Talk:sută
Add topicAppearance
Latest comment: 22 days ago by Nicodene in topic Sută/sutã in Romanian and Aromanian
Sută/sutã in Romanian and Aromanian
[edit]Hi Nicodene! Just want to provide you with my reasoning behind the revert. Scholars have for a long time disputed a direct Slavic origin due to the fact that all the other numbers are of Latin origin and a ŭ > u sound shift is hard to explain. This has led some scholars to believe that a Persian origin is worth considering. I don't believe that one theory is more plausible than the other, but it does give us reason to mark the etymology as "unknown" or at least "disputed" and provide readers with brief explanations of the existing theories. As I said before, I have the utmost respect for your contributions and expertise and hope that this doesn't cause a rift between us. Robbie SWE (talk) 17:12, 26 January 2025 (UTC)
- @Robbie SWE:
all the other numbers are of Latin origin
- All numbers from 11 to 19, and all multiples of ten from 20 to 90, are calqued from Slavic. For the next multiple (100) to have been directly borrowed, rather than calqued, would not be surprising since there the Slavic pattern breaks: there is no **desętь-desętь (“ten-tens”), only a non-compositional *sъto.
a ŭ > u sound shift is hard to explain
- That is in fact what happened in early borrowings from Slavic to neighbouring languages, when yeru would have been [ʊ] or similar. Various examples attested in Greek, Old High German, etc. are listed here (pp 21–2). For Romanian in particular, the following words are mentioned:
- One might add other comparanda like:
- Nicodene (talk) 04:03, 27 January 2025 (UTC)
- Let me address your comments @Nicodene:
- The numbers
- You're bypassing the issue: all the cardinal numbers – from one to ten – are of Latin origin in Romanian and all of its variants (Aromanian, Megleno-Romanian and Istro-Romanian). Even the numbers from 11 to 19 are formed using the Latin super (e.g. cincisprezece). In Aromanian, yinghiț (< Latin vīgintī) survived while it was lost in Romanian. Why would the word for "hundred" be the only diverging numeral? Even thousand (o mie) is of Latin origin. Let's not forget that Albanian has a similar way to form numbers above ten and to some extent, even Armenian. It could be argued that this might be a substrate feature, which in Romanian might have been enforced by Slavic (for more info, read Indo-European Numerals. (Trends in Linguistics. Studies and Monographs, 57). Edited by Jadranka Gvozdanovic. Berlin & New York: Mouton de Gruyter, 1992). Sidenote: the Romanian literary language was formed in the 19th century. Informally today and in the vernacular of the time, they did not use forms like unsprezece, doisprezece, treisprezece etc. They used unșpe, doișpe, treișpe etc. with regional variants such as unsprece, unspece, doisprece, treipce, treiprece and triisprece. All these seem eerily similar to other Romance languages such as Italian undici, dodici, tredici or even French onze, douze and treize.

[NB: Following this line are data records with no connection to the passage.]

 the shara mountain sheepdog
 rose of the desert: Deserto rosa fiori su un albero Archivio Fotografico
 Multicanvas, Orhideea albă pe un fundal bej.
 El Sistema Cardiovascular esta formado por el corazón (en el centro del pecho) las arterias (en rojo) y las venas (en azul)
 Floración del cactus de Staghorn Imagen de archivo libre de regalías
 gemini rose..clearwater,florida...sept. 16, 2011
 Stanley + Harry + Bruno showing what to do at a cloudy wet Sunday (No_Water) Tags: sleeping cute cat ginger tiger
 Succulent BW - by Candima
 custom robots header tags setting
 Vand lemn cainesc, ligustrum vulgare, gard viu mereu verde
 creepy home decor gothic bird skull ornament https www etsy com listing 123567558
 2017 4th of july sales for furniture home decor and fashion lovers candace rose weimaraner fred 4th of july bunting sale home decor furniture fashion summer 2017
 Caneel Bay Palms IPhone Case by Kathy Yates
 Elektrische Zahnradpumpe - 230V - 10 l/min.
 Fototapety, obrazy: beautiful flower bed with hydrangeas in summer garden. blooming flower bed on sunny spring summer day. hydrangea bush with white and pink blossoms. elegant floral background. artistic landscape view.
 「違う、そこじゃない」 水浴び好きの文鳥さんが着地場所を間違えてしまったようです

- Romanian sută is feminine and always requires a determiner. All the Slavic derivatives are either masculine or neuter, making sută closer to Proto-Finno-Ugric *śëta than Slavic *sъto. As I said, there are several reasons why scholars still discuss its origin, be it Daco-Thracian, Iranian or Slavic.
- The comparanda
- Highly disputed examples:
- The word mătură could just as easily have come from Latin since it has several near-cognates in Southern Italian dialects. It could also just be a substrate akin to Proto-Slavic *metla. The intervocalic shift from l < r usually presents itself in inherited Latin terms, rarely in Slavic.

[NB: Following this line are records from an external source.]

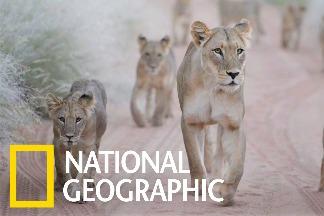 一口氣撫養七頭幼獅的堅強媽媽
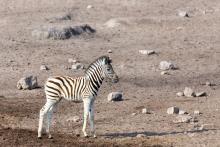 A baby zebra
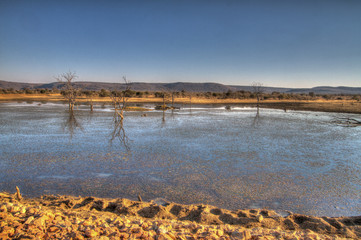 Water Hole, Madikwe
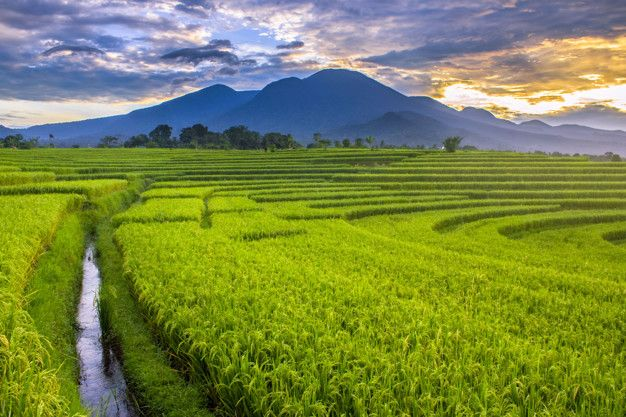 Mountain Range With Morning Scenic Photography Indonesia Photography Photography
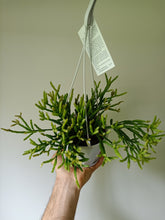 Load image into Gallery viewer, Rhipsalis sulcata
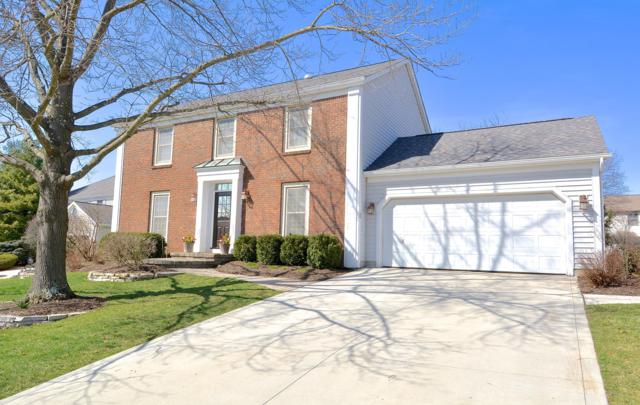 1088 Carousel Court, Westerville, OH 43081 (MLS #219010030) :: Signature Real Estate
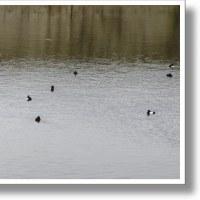 道草ばっか。池の主現る。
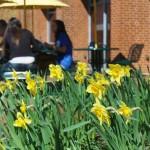 Daffodils in front of McKin's!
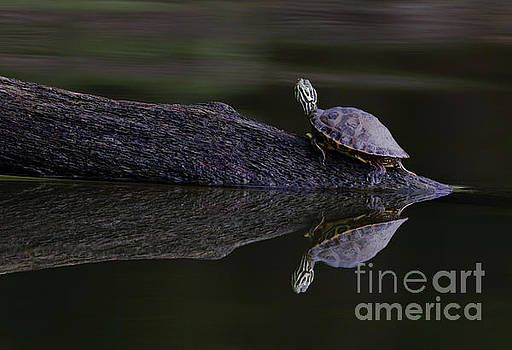 Abstract Turtle by Douglas Stucky
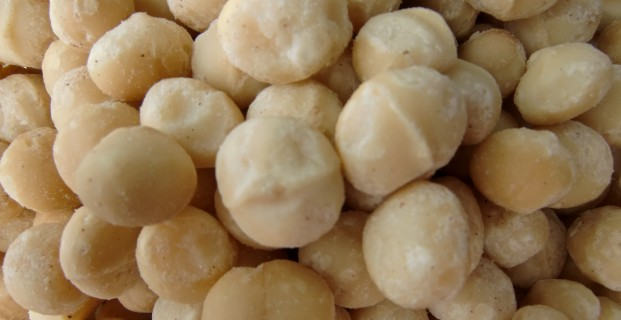Macadamia's rauw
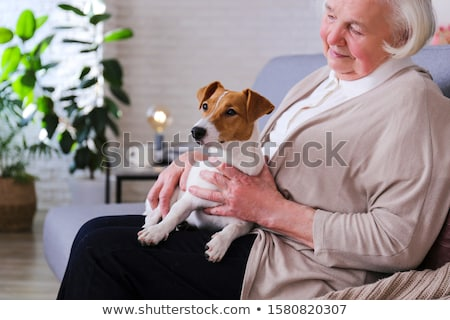 senior lady and her dog stock photo © shevs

- Rather confused as to why you mentioned bulgar – the sources I've seen mention *bulgarinŭ or баъгарини. In either way, the original form was bălgar and bolgar which today are considered archaic or regional, the form bulgar being a more recent development probably influenced by Bulgarian българин.
- The word cumătru is more likely to be derived analogically as a masculine from the related feminine form cumătră (from Latin commāter, commātrem) especially considering that the equivalent forms in Slavic languages are very different (Bulgarian, Croatian, Russian kum, Serbian kumak).

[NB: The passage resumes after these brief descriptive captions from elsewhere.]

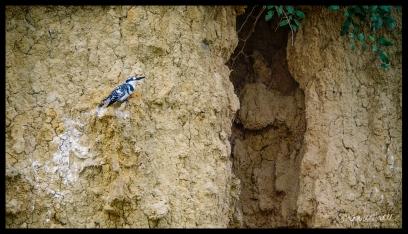 Kingfisher - Murchison Falls State Park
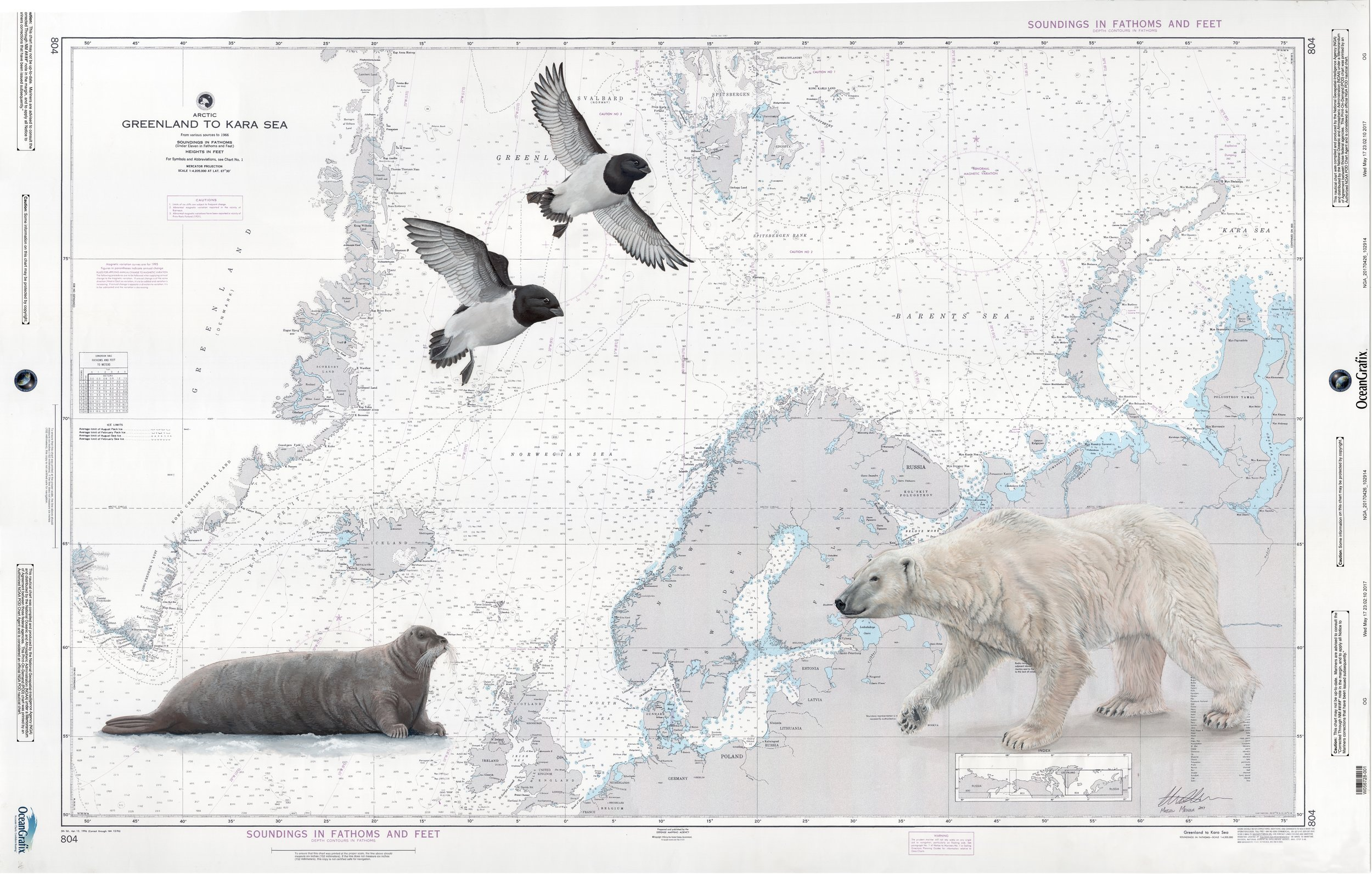 European Arctic Chart - $2000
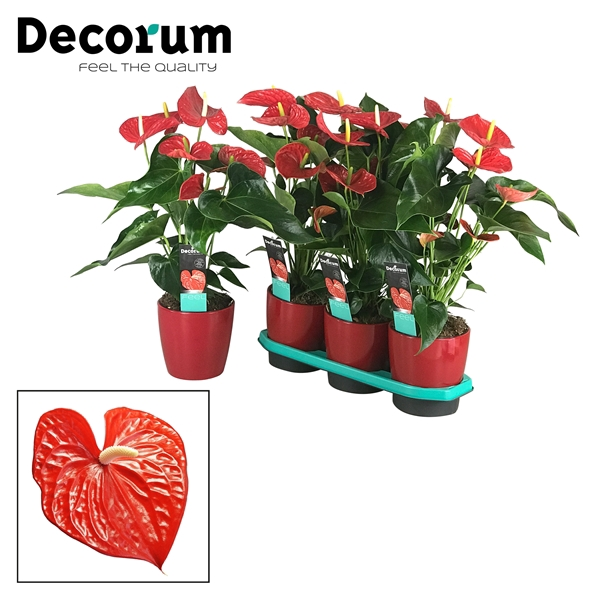 <h4>Anthurium Michigan pot 17 keramiek</h4>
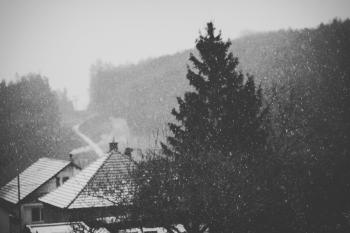 Houses and Pine Tree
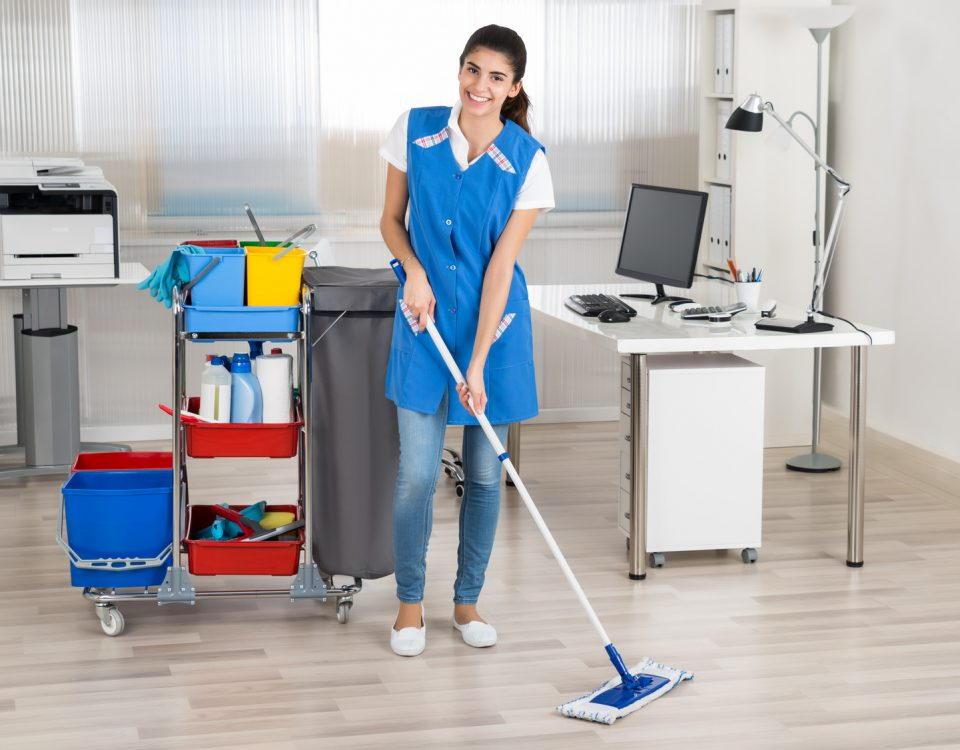 Sprzątanie Toruń - Sprzątanie mieszkań - Sprzątanie domów - Sprzątanie biur - Sprzątanie Toruń cennik - FiSprzątanie Toruń - Sprzątanie mieszkań - Sprzątanie domów - Sprzątanie biur - Sprzątanie Toruń cennik - Firma sprzątająca Toruńrma sprzątająca Toruń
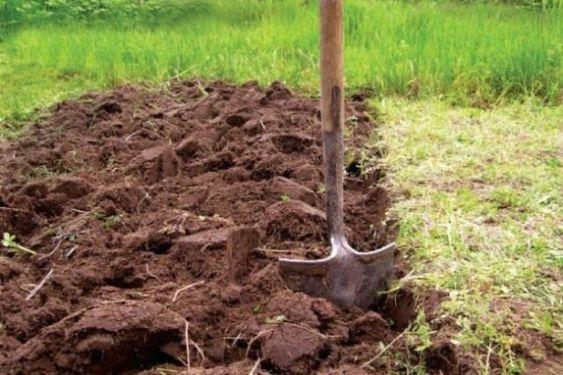 перекопанная земля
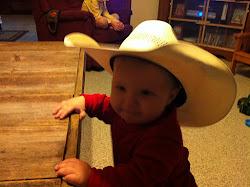 baby Bronco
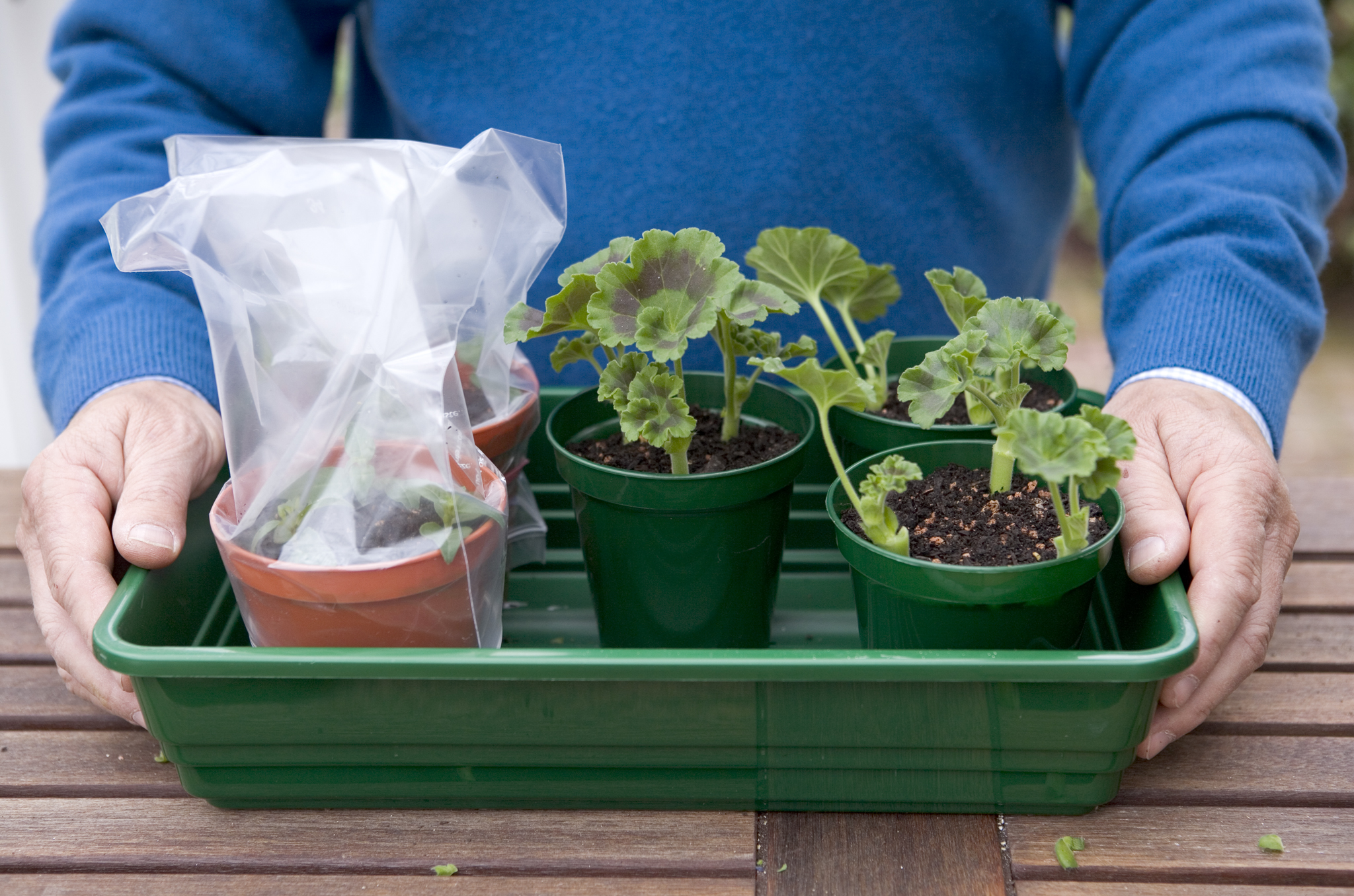 Geranium cuttings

- Names of villages in historically Hungarian regions are almost exclusively borrowed directly from Hungarian. Where the Hungarian names came from has very little to do with Romanian morphology.
- The word tocmai and its varianta tocma, tomna, togma, togma, toima, toma, tomnai, tucma, tucmai, tucna, tuma and tumna are said to be borrowed from a Slavic form токма.
- Robbie SWE (talk) 20:43, 27 January 2025 (UTC)
- @Robbie SWE
You're bypassing the issue: all the cardinal numbers – from one to ten – are of Latin origin in Romanian and all of its variants (Aromanian, Megleno-Romanian and Istro-Romanian). In Aromanian, yinghiț (< Latin vīgintī) survived while it was lost in Romanian. Why would the word for "hundred" be the only diverging numeral? Even thousand (o mie) is of Latin origin.
- Odd question.
- Surely you do not think 1 or 2, but there is no other way to read your question.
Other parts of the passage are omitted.